Mikhail Bezverkhii – Product Manager | Consulting

🏛️ Why Government Regulation Never Works

I don’t believe government regulations can ever truly be effective. Over the past three and a half years, we’ve all seen how grey imports work (I am speaking about Russia getting the high tech elements for its weapons) — but in reality, there’s a loophole for almost every law you can imagine.


Take my own field — games. Everyone knows that mobile games make money from microtransactions. And the best way to hide the real price of an item is to put it inside some kind of loot box. Your “Sword of a Thousand Truths” might drop from a box that costs one dollar — but the chance is 0.00001%. You can simply omit that number or bury it on the tenth screen if you’re forced to disclose it.

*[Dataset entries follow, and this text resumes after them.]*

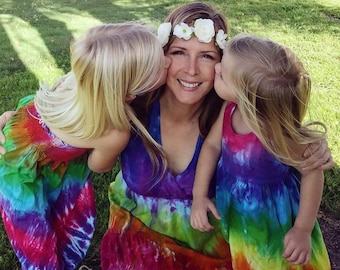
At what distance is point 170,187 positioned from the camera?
8.07ft

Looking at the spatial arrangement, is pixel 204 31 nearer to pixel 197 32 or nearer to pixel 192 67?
pixel 197 32

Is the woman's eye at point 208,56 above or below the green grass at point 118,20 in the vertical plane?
above

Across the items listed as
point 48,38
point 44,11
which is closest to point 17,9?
point 44,11

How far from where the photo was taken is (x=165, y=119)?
2.47 m

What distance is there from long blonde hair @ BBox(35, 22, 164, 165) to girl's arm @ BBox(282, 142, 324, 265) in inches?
28.2

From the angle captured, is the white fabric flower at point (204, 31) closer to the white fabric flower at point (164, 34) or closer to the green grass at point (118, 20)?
the white fabric flower at point (164, 34)

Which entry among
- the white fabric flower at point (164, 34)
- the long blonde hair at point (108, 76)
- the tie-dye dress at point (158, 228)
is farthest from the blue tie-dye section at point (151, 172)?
the white fabric flower at point (164, 34)

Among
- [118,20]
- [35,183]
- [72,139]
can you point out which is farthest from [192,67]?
[118,20]

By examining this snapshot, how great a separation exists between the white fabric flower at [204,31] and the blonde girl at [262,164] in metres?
0.12

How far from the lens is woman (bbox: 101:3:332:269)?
2367 millimetres

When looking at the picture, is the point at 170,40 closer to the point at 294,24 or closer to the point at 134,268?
the point at 134,268

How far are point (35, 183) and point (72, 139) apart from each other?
12.0 inches

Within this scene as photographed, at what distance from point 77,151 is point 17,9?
716cm

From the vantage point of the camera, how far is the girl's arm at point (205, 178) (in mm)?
2303
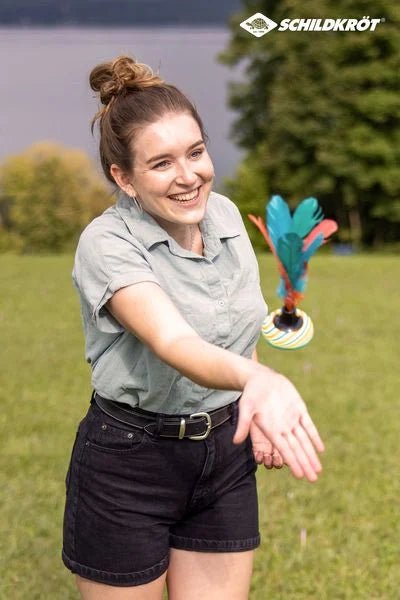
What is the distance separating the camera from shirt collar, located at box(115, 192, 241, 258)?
2305 mm

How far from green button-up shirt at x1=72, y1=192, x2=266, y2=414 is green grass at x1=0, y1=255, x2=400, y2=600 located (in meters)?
2.05

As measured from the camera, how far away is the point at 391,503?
17.0 ft

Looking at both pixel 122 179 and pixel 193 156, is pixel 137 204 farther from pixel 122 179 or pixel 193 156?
pixel 193 156

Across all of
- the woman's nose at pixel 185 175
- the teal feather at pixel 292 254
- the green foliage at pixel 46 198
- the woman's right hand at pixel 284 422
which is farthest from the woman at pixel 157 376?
the green foliage at pixel 46 198

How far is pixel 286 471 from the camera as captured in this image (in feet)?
18.5

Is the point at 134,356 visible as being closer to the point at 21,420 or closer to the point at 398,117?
the point at 21,420

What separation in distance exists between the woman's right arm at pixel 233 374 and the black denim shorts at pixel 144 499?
0.42m

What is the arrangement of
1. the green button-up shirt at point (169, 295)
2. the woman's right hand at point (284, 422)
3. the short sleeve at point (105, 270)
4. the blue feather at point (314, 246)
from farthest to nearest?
the blue feather at point (314, 246)
the green button-up shirt at point (169, 295)
the short sleeve at point (105, 270)
the woman's right hand at point (284, 422)

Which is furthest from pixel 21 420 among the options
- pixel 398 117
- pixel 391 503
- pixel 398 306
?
pixel 398 117

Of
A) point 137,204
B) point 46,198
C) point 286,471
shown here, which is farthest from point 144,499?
point 46,198

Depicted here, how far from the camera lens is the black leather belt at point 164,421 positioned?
93.7 inches

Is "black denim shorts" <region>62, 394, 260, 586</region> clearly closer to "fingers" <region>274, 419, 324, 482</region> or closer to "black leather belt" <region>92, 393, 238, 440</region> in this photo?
"black leather belt" <region>92, 393, 238, 440</region>

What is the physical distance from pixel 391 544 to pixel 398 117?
30.7m

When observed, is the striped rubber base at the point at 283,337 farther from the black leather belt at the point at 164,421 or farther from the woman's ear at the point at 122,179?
the woman's ear at the point at 122,179
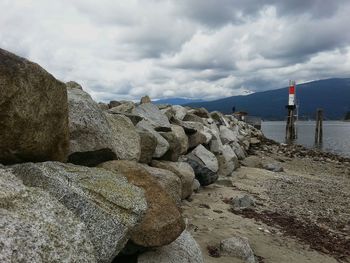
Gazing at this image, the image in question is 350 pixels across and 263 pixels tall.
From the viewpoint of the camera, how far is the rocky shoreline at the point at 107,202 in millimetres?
3795

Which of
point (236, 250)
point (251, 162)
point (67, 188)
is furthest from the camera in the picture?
point (251, 162)

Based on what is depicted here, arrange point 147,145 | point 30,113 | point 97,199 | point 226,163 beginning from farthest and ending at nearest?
point 226,163 → point 147,145 → point 30,113 → point 97,199

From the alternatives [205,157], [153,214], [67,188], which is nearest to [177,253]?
[153,214]

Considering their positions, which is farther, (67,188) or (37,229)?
(67,188)

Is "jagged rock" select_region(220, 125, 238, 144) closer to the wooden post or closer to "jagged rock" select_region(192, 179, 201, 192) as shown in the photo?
"jagged rock" select_region(192, 179, 201, 192)

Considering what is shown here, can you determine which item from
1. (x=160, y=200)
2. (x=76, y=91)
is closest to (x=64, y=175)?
(x=160, y=200)

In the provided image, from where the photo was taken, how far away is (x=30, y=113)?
4.98 metres

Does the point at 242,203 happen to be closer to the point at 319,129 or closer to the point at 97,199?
the point at 97,199

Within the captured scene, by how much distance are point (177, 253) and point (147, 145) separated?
347cm

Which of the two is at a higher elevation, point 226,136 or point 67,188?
point 67,188

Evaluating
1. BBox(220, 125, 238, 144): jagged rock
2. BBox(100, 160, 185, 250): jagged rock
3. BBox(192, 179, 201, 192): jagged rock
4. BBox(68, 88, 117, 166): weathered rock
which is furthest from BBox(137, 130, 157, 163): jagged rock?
BBox(220, 125, 238, 144): jagged rock

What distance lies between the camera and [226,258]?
6977mm

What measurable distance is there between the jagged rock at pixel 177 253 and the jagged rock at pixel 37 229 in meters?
1.77

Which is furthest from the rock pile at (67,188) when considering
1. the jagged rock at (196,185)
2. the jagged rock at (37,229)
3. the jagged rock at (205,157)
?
the jagged rock at (205,157)
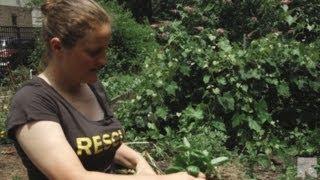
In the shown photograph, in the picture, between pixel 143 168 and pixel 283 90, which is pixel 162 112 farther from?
pixel 143 168

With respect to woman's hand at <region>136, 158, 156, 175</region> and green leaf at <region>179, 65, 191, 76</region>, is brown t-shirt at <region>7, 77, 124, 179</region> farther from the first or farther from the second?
green leaf at <region>179, 65, 191, 76</region>

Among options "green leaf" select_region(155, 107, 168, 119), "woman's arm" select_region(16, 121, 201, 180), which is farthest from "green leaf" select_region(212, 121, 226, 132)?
"woman's arm" select_region(16, 121, 201, 180)

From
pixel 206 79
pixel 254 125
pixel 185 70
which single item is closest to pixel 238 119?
pixel 254 125

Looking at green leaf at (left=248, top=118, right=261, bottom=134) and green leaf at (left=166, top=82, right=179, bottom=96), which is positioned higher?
green leaf at (left=166, top=82, right=179, bottom=96)

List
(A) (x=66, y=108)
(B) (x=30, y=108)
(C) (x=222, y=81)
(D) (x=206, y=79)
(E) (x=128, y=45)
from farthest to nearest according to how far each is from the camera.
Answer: (E) (x=128, y=45) < (D) (x=206, y=79) < (C) (x=222, y=81) < (A) (x=66, y=108) < (B) (x=30, y=108)

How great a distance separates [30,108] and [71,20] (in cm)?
32

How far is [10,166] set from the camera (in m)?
6.55

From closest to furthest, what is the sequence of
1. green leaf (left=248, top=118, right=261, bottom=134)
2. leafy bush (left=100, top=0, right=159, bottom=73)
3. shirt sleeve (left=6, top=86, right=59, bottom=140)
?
shirt sleeve (left=6, top=86, right=59, bottom=140), green leaf (left=248, top=118, right=261, bottom=134), leafy bush (left=100, top=0, right=159, bottom=73)

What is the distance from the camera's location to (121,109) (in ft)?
24.2

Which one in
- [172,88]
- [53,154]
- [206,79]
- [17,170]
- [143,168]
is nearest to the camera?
[53,154]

Governments — like China — try to ban loot boxes. You can’t sell them for real currency! You can’t even sell in-game currency for yuan if that currency can be used to buy loot boxes! So what do developers do? Easy. I’ll sell you gold for yuan, coupons for gold, and boxes for coupons. Then I’ll add ways to earn gold and coupons for free — and voilà, we have a completely “free-to-play” game. Sure, you can now try your luck ten times instead of one, so your odds of getting the sword have increased to a whopping 0.0001%!


Let’s say the government somehow manages to ban any kind of paid randomization altogether. Fine. You know what I’ll do next?

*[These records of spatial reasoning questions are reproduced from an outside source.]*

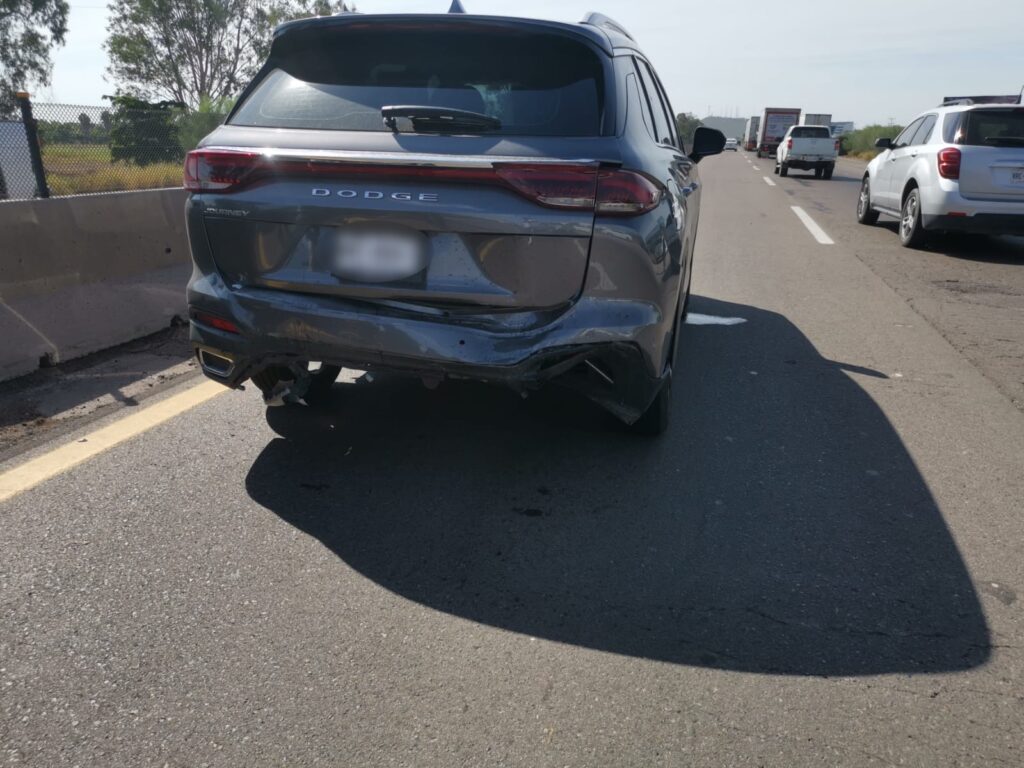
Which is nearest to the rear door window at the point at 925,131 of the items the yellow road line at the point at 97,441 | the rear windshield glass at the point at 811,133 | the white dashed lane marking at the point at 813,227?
the white dashed lane marking at the point at 813,227

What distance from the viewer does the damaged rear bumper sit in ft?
10.2

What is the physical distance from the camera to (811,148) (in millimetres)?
28656

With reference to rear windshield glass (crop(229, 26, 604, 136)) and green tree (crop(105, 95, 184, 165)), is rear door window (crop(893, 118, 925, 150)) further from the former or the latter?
rear windshield glass (crop(229, 26, 604, 136))

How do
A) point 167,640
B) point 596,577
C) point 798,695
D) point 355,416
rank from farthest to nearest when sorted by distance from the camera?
1. point 355,416
2. point 596,577
3. point 167,640
4. point 798,695

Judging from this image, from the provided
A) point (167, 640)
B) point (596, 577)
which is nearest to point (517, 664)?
point (596, 577)

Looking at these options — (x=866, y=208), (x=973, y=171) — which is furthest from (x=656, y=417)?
(x=866, y=208)

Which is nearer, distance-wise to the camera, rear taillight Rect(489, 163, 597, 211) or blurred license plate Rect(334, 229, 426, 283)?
rear taillight Rect(489, 163, 597, 211)

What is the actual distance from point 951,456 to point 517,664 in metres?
2.72

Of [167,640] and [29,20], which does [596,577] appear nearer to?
[167,640]

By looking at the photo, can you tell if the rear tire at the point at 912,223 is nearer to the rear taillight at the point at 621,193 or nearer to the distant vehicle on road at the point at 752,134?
the rear taillight at the point at 621,193

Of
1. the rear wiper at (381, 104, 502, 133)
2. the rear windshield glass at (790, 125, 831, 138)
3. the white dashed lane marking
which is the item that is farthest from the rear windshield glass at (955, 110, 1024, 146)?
the rear windshield glass at (790, 125, 831, 138)

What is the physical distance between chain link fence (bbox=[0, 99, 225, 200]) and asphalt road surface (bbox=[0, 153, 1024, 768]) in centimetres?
257

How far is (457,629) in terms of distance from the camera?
8.67 feet

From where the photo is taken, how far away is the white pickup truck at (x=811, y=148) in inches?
1125
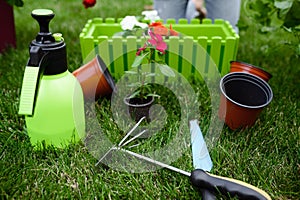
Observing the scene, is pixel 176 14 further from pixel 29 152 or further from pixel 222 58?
pixel 29 152

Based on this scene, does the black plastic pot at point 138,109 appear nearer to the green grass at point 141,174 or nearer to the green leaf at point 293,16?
the green grass at point 141,174

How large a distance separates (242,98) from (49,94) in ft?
2.17

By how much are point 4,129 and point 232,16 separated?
1.20 meters

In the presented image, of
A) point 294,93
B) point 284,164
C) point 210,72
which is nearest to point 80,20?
point 210,72

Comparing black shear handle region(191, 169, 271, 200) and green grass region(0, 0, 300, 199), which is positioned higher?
black shear handle region(191, 169, 271, 200)

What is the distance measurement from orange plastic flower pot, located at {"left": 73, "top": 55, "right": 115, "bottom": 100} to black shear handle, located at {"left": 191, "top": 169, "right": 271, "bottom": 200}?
1.71 ft

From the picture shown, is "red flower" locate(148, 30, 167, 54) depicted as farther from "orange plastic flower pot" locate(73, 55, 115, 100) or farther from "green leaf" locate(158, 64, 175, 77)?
"orange plastic flower pot" locate(73, 55, 115, 100)

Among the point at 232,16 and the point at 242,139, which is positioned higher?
the point at 232,16

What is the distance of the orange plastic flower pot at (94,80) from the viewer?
4.36 ft

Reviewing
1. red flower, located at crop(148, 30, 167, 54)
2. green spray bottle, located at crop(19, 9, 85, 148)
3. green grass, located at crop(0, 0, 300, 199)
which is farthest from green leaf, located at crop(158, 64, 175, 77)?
green spray bottle, located at crop(19, 9, 85, 148)

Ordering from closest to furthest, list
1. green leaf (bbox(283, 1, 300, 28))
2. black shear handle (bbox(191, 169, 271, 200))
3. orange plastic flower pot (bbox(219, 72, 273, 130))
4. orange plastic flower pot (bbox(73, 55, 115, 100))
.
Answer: black shear handle (bbox(191, 169, 271, 200)), orange plastic flower pot (bbox(219, 72, 273, 130)), orange plastic flower pot (bbox(73, 55, 115, 100)), green leaf (bbox(283, 1, 300, 28))

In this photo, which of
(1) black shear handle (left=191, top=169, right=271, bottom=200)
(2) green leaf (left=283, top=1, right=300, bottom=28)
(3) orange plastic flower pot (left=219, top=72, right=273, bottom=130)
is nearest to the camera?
(1) black shear handle (left=191, top=169, right=271, bottom=200)

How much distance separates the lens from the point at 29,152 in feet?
3.61

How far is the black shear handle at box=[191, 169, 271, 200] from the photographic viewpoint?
2.93ft
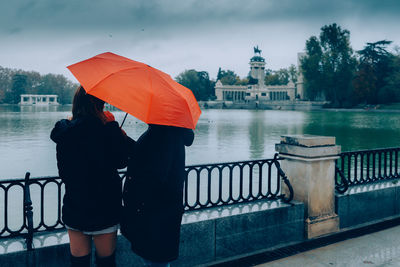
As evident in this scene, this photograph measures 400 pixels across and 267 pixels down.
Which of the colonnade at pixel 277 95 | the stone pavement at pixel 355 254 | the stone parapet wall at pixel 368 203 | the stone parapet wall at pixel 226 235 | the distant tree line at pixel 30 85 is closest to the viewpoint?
the stone parapet wall at pixel 226 235

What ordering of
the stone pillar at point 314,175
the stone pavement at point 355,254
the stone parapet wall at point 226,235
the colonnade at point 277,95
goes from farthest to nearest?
the colonnade at point 277,95
the stone pillar at point 314,175
the stone pavement at point 355,254
the stone parapet wall at point 226,235

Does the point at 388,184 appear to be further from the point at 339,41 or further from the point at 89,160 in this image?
the point at 339,41

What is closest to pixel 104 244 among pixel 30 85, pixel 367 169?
pixel 367 169

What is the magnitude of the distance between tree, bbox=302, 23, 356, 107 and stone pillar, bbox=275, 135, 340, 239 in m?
78.0

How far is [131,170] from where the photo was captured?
8.55 ft

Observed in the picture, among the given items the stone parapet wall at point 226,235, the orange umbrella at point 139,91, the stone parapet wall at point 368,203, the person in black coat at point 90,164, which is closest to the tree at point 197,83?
the stone parapet wall at point 368,203

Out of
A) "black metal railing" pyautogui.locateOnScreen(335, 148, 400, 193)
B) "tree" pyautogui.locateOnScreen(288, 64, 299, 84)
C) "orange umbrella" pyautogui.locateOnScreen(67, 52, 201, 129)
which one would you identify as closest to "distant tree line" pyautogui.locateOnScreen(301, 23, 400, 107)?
"tree" pyautogui.locateOnScreen(288, 64, 299, 84)

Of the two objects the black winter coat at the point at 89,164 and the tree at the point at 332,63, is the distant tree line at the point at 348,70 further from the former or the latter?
the black winter coat at the point at 89,164

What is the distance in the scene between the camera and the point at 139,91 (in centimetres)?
268

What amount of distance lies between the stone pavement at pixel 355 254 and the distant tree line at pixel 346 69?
7698cm

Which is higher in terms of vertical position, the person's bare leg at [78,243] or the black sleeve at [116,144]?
the black sleeve at [116,144]

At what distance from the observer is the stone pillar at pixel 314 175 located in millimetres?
5188

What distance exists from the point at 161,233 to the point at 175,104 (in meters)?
0.82

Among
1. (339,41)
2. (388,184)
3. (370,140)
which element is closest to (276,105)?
(339,41)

I’ll show the player exactly what’s inside the box. Literally: the box costs one dollar, and inside you’ll get a tin spoon shard and a Winnie-the-Pooh extract. Want it? Great! The next item that appears will be different. Maybe we’ll even offer you the Sword of a Thousand Truths for the same dollar next time.

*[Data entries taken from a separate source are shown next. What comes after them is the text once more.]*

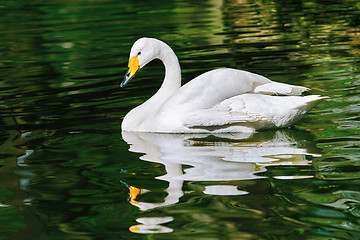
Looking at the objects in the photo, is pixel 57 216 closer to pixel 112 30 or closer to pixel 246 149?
pixel 246 149

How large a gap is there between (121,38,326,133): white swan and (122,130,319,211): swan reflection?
10cm

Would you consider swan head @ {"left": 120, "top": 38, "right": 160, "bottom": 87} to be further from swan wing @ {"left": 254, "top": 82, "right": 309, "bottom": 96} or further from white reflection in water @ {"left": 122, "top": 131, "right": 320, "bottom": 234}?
swan wing @ {"left": 254, "top": 82, "right": 309, "bottom": 96}

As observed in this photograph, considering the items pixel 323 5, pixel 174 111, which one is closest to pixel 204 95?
pixel 174 111

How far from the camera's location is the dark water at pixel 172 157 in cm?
446

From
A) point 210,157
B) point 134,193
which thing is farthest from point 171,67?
point 134,193

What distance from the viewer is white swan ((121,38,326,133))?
6340 millimetres

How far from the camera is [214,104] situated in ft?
21.5

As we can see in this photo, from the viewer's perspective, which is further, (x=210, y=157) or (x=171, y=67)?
(x=171, y=67)

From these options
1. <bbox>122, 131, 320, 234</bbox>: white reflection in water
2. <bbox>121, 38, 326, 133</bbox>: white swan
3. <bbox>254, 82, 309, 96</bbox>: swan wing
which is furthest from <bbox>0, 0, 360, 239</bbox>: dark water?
<bbox>254, 82, 309, 96</bbox>: swan wing

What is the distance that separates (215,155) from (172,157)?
349 millimetres

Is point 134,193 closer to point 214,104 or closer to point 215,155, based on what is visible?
point 215,155

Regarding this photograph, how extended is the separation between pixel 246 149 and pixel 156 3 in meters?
15.2

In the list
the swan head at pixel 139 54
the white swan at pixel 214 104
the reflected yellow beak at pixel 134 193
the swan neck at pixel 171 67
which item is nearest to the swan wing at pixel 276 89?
the white swan at pixel 214 104

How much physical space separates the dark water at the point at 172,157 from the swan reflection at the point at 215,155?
14 millimetres
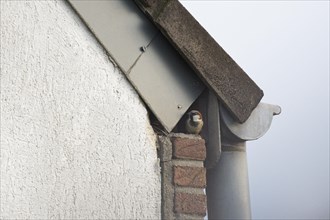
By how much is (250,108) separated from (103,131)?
0.67 meters

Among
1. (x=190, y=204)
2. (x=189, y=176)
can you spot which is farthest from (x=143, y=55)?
(x=190, y=204)

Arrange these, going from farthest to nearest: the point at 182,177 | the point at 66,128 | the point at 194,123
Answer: the point at 194,123 < the point at 182,177 < the point at 66,128

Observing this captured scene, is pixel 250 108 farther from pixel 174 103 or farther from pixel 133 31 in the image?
pixel 133 31

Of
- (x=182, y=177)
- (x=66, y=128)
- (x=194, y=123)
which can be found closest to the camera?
(x=66, y=128)

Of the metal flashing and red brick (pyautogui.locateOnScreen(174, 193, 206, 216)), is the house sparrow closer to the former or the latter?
the metal flashing

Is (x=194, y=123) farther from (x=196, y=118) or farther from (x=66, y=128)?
(x=66, y=128)

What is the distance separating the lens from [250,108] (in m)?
2.35

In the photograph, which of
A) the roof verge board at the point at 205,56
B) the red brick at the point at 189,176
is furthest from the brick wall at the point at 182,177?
the roof verge board at the point at 205,56

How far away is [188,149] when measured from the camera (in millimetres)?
2223

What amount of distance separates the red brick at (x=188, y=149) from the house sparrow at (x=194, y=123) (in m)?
0.05

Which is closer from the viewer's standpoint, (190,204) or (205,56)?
(190,204)

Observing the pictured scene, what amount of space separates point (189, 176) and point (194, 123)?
0.24m

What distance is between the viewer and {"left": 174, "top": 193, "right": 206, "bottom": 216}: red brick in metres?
2.12

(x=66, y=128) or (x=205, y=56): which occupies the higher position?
(x=205, y=56)
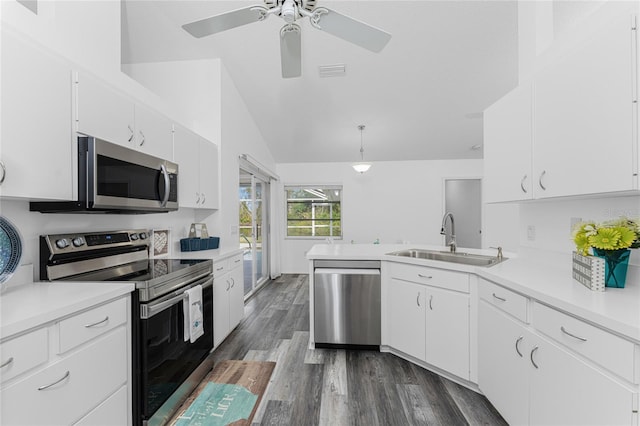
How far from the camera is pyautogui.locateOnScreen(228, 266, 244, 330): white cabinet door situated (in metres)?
3.06

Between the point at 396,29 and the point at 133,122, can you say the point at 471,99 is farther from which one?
the point at 133,122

See what’s happening? The player technically pays for something known — but what they’re actually buying is still the chance.


The truth is, governments can’t possibly invent as many solutions as businesses can find loopholes. There’s a simple reason for that: a bureaucrat writing legal definitions gets paid whether or not he covers every edge case. But a business has to find a workaround — or it dies.


In the end, governments are doomed to remain reactive. Which means, frankly, they might as well do nothing at all.